TheCorporateCounsel.net

August 31, 2023

Second Circuit Says Syndicated Loans Aren’t Securities

A few months ago, Dave blogged about Kirschner v. JPMorgan Chase Bank, N.A., a potentially significant case pending before the Second Circuit which presented the issue of whether syndicated loans were “securities” for purposes of the Securities Act. The SDNY previously held that they were not, and last week, the Second Circuit affirmed that decision. This excerpt from Debevoise’s memo on the case said that the Supreme Court’s decision in Reves v. Ernst & Young featured prominently in the Court’s reasoning:

In affirming the district court’s decision, the Second Circuit’s analysis focused on the Reves test. The court found that three factors—the plan of distribution, the reasonable expectations of the public and the existence of other risk-reducing factors—favored a conclusion that the term loan should not be classified as a security. The court found that only one factor, the investment-focused motivation of the sophisticated parties to whom the term loan was syndicated, favored classifying the term loan as a security. However, the court determined this motivation was outweighed by the other three Reves factor.
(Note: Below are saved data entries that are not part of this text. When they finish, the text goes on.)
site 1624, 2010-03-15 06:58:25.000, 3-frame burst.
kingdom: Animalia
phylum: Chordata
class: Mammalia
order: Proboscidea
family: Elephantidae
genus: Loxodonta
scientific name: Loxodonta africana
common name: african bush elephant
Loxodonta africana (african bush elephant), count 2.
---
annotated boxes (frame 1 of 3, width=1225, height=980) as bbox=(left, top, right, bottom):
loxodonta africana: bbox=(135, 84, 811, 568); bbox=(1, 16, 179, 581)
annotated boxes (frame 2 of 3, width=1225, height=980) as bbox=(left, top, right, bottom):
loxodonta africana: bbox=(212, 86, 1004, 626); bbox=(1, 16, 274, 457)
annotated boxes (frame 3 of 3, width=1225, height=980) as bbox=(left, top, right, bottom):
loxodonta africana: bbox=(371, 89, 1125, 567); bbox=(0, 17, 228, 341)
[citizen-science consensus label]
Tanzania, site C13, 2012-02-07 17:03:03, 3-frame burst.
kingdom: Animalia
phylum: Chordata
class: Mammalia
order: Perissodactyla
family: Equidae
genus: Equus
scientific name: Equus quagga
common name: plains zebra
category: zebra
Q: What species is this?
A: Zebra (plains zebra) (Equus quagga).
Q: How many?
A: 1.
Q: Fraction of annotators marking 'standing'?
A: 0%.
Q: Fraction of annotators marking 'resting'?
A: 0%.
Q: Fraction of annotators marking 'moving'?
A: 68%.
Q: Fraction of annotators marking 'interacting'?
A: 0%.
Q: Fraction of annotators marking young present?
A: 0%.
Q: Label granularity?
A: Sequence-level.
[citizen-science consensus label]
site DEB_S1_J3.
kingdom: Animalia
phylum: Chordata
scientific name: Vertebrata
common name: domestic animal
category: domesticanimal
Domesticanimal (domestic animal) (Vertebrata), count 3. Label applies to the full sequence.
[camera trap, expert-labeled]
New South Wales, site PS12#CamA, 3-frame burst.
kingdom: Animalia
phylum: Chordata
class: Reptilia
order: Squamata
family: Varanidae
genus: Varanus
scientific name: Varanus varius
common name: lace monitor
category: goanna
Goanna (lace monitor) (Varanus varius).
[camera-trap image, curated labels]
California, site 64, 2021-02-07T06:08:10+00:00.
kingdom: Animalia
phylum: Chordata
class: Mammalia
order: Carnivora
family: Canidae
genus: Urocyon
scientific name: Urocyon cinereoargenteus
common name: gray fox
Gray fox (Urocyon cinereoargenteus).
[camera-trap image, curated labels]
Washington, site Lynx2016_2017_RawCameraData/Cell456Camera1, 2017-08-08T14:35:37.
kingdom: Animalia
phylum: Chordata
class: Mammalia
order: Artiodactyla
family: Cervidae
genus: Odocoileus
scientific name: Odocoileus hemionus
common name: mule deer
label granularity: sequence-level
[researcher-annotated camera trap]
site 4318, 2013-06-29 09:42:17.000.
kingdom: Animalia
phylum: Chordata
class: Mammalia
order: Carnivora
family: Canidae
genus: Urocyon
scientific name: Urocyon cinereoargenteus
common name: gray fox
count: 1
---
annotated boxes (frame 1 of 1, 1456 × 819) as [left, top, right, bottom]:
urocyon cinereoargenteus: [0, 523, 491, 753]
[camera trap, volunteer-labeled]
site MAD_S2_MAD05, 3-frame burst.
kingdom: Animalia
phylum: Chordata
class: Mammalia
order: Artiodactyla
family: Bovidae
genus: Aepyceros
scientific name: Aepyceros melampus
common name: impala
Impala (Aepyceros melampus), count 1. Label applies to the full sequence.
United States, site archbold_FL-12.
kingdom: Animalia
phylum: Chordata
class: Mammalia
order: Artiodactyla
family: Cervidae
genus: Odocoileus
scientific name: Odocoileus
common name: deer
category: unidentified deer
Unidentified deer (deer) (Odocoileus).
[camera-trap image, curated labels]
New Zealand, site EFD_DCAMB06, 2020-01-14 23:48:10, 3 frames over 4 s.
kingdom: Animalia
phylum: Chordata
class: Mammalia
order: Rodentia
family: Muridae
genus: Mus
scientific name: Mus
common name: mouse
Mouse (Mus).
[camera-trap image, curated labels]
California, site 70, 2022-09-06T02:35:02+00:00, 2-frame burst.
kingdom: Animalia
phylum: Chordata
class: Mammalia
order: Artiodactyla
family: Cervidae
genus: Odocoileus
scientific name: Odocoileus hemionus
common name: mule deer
This is a case that attracted a lot of attention because as Dave said in his earlier blog, concluding that syndicated loans involved the issuance of securities could’ve really upended the $2.5 trillion market for those loans. A coalition of business groups that included the U.S. Chamber of Commerce and SIFMA filed an amicus brief in support of the position that syndicated loans weren’t securities.  Interestingly, the SEC chose to sit this one out. In July, the agency said that it would not file an amicus brief in the case.